THE TASK → Take the data below and extract the lines from the one with "request_url: https://www.google.com/recaptcha/api2/aframe" to the one with "Anti-fraud and anti-abuse", inclusive, exactly as written.

--- START ---

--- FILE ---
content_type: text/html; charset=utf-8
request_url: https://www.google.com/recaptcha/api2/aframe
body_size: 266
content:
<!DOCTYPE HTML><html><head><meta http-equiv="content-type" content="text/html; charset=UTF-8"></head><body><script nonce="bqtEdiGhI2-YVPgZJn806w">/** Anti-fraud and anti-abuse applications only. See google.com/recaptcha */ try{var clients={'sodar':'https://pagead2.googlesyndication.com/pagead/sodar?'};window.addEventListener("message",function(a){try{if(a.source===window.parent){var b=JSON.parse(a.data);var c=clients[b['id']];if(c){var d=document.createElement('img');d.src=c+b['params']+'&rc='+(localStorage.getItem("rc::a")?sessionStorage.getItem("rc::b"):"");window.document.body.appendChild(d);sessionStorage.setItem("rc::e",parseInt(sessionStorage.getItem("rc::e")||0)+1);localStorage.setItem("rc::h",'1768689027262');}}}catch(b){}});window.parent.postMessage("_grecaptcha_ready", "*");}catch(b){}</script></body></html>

--- END ---
--- START ---

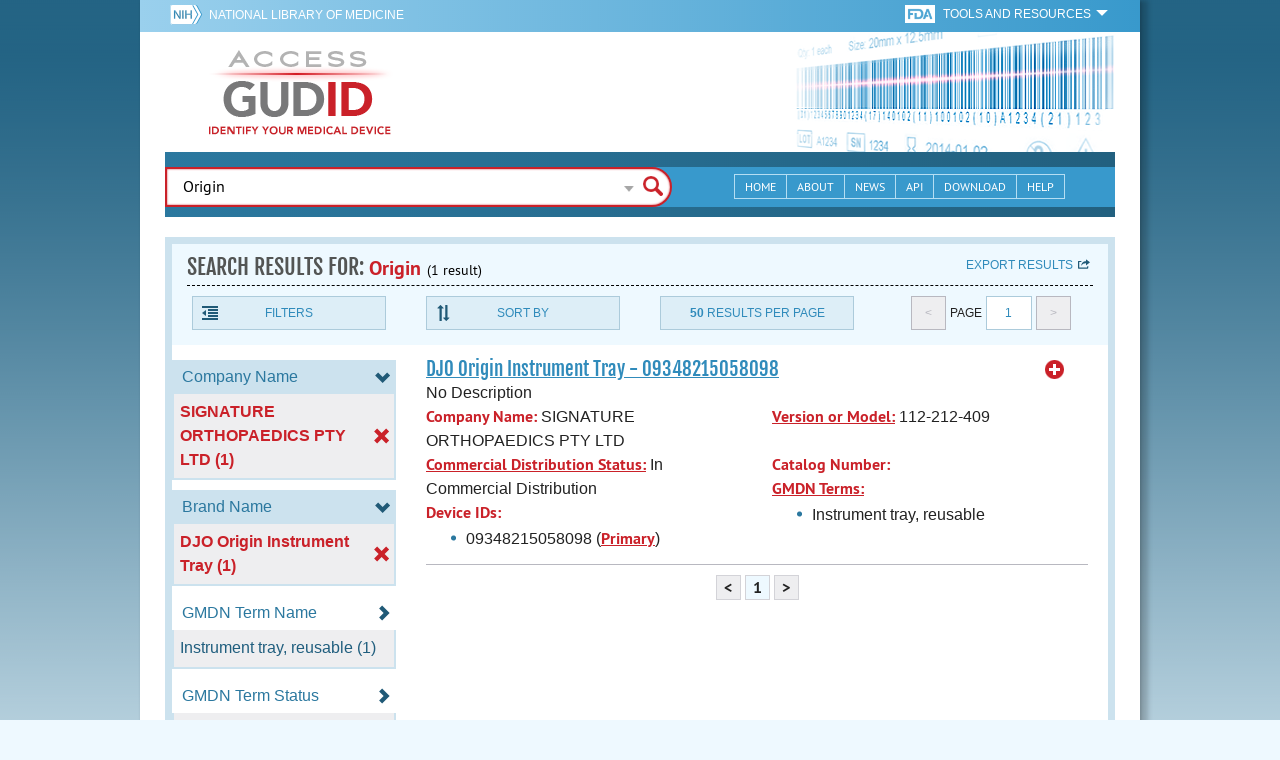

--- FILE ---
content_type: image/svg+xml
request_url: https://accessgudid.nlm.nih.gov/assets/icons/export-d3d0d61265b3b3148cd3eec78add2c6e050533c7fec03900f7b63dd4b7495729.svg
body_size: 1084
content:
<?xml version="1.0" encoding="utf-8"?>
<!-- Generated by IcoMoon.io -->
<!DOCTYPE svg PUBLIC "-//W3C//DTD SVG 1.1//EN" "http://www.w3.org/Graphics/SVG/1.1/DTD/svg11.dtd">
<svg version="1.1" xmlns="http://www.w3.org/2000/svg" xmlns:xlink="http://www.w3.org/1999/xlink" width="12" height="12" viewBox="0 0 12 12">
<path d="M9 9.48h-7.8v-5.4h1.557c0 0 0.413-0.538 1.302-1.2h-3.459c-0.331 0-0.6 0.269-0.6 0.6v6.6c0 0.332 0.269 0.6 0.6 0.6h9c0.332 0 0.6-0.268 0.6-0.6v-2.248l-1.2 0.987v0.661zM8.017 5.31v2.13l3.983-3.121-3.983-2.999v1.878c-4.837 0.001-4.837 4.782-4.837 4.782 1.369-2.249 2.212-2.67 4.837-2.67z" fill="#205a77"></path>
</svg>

--- END ---
--- START ---

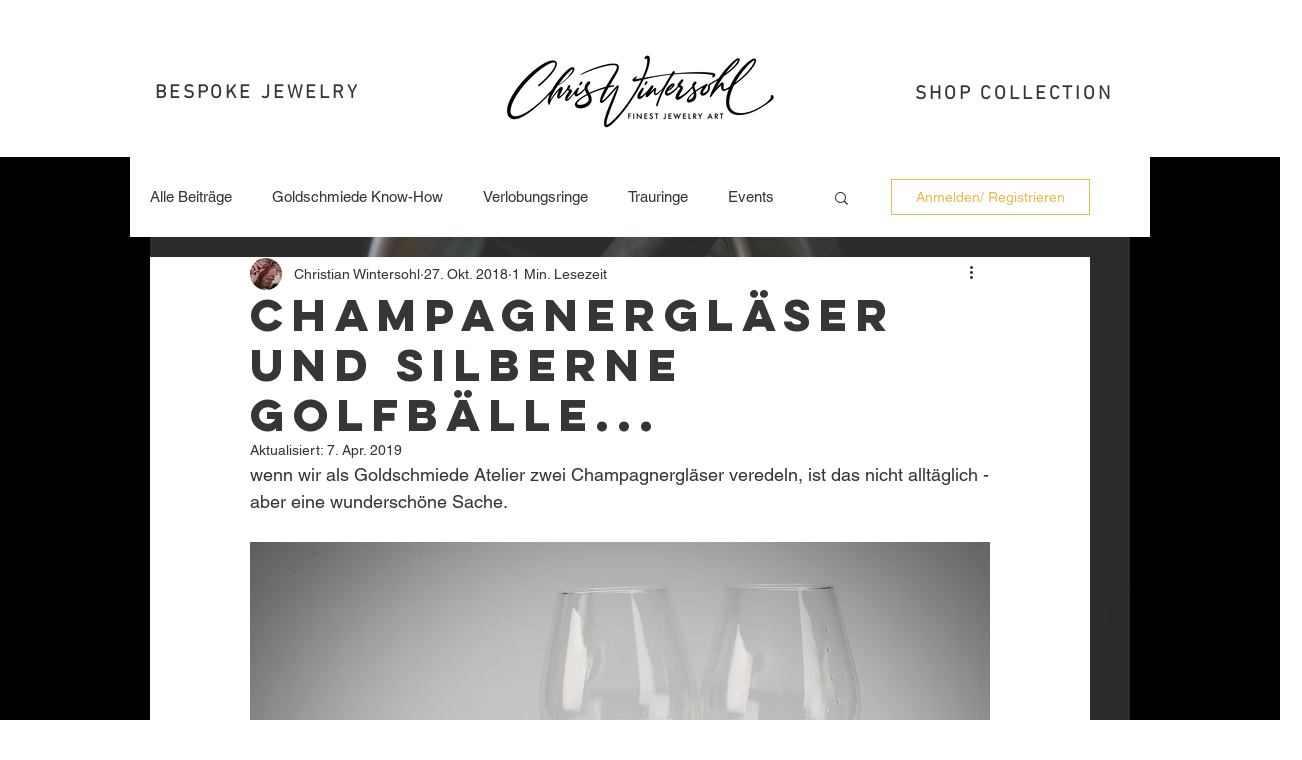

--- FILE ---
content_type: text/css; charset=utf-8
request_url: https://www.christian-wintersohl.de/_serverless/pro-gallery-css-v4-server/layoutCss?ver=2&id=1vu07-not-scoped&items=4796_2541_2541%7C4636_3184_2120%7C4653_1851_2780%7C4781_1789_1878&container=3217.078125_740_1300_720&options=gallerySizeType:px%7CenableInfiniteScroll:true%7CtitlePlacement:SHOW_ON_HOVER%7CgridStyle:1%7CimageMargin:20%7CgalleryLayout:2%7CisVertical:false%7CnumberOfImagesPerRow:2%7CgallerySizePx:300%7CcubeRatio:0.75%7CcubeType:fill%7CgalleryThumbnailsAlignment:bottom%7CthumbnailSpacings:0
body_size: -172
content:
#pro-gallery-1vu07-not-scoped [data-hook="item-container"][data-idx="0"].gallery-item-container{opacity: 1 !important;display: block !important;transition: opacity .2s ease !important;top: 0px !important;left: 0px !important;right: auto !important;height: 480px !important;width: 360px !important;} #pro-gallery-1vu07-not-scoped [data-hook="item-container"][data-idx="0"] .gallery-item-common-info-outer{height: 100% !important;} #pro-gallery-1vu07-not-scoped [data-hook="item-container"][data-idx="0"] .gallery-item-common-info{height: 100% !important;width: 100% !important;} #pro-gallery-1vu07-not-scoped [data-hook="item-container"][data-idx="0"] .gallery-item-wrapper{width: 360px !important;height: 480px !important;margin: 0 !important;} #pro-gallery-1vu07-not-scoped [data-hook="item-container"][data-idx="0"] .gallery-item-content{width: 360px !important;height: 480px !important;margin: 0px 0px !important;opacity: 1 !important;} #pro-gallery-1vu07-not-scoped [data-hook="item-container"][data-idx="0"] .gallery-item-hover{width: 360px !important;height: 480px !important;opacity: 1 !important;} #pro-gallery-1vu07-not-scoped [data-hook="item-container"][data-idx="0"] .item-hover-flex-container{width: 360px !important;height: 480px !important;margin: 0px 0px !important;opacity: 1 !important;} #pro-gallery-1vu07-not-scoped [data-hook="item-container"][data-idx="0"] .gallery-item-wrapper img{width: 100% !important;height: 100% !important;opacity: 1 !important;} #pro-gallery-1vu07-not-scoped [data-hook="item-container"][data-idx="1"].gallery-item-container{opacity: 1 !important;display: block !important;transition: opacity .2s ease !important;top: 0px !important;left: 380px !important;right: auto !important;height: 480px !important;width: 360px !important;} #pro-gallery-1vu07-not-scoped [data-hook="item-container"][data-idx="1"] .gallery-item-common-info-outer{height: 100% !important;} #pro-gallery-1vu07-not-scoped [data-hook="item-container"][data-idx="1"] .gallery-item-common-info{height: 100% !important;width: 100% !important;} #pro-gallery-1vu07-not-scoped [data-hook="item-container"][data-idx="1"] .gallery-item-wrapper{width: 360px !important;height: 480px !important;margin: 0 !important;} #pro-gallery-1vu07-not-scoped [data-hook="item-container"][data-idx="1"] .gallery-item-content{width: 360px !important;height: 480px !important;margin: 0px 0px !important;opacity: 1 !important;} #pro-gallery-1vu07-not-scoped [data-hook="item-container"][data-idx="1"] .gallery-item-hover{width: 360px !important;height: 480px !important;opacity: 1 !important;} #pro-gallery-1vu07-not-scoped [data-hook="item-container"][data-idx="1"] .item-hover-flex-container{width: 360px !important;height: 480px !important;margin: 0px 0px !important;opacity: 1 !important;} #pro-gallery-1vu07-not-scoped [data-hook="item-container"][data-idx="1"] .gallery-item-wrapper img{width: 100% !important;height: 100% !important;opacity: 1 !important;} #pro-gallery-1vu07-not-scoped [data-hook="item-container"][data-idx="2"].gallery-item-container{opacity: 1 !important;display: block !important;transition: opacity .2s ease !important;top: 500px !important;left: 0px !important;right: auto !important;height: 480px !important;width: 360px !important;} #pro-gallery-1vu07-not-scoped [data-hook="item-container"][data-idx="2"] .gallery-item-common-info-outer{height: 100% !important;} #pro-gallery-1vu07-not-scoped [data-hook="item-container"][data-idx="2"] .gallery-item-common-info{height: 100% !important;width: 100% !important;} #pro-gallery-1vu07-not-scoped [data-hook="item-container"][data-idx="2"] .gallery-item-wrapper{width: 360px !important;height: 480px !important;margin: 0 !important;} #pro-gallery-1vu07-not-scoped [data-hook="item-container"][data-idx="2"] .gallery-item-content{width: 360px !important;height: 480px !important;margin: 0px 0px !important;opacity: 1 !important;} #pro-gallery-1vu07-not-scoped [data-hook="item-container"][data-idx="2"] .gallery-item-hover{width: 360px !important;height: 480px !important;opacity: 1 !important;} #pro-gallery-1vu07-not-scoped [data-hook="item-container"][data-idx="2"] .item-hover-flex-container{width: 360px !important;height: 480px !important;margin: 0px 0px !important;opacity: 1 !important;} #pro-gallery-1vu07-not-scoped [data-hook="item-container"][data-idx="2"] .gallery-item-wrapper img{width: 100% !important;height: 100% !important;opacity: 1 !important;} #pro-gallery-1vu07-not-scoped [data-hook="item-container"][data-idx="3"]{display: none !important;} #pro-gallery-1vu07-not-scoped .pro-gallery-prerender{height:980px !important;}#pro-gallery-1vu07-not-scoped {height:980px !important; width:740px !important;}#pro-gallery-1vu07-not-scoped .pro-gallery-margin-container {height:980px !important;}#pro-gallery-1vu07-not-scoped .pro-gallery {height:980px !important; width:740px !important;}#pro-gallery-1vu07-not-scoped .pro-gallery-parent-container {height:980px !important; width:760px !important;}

--- END ---

EXERCISE RESULT →
request_url: https://www.google.com/recaptcha/api2/aframe
body_size: 266
content:
<!DOCTYPE HTML><html><head><meta http-equiv="content-type" content="text/html; charset=UTF-8"></head><body><script nonce="bqtEdiGhI2-YVPgZJn806w">/** Anti-fraud and anti-abuse applications only. See google.com/recaptcha */ try{var clients={'sodar':'https://pagead2.googlesyndication.com/pagead/sodar?'};window.addEventListener("message",function(a){try{if(a.source===window.parent){var b=JSON.parse(a.data);var c=clients[b['id']];if(c){var d=document.createElement('img');d.src=c+b['params']+'&rc='+(localStorage.getItem("rc::a")?sessionStorage.getItem("rc::b"):"");window.document.body.appendChild(d);sessionStorage.setItem("rc::e",parseInt(sessionStorage.getItem("rc::e")||0)+1);localStorage.setItem("rc::h",'1768689027262');}}}catch(b){}});window.parent.postMessage("_grecaptcha_ready", "*");}catch(b){}</script></body></html>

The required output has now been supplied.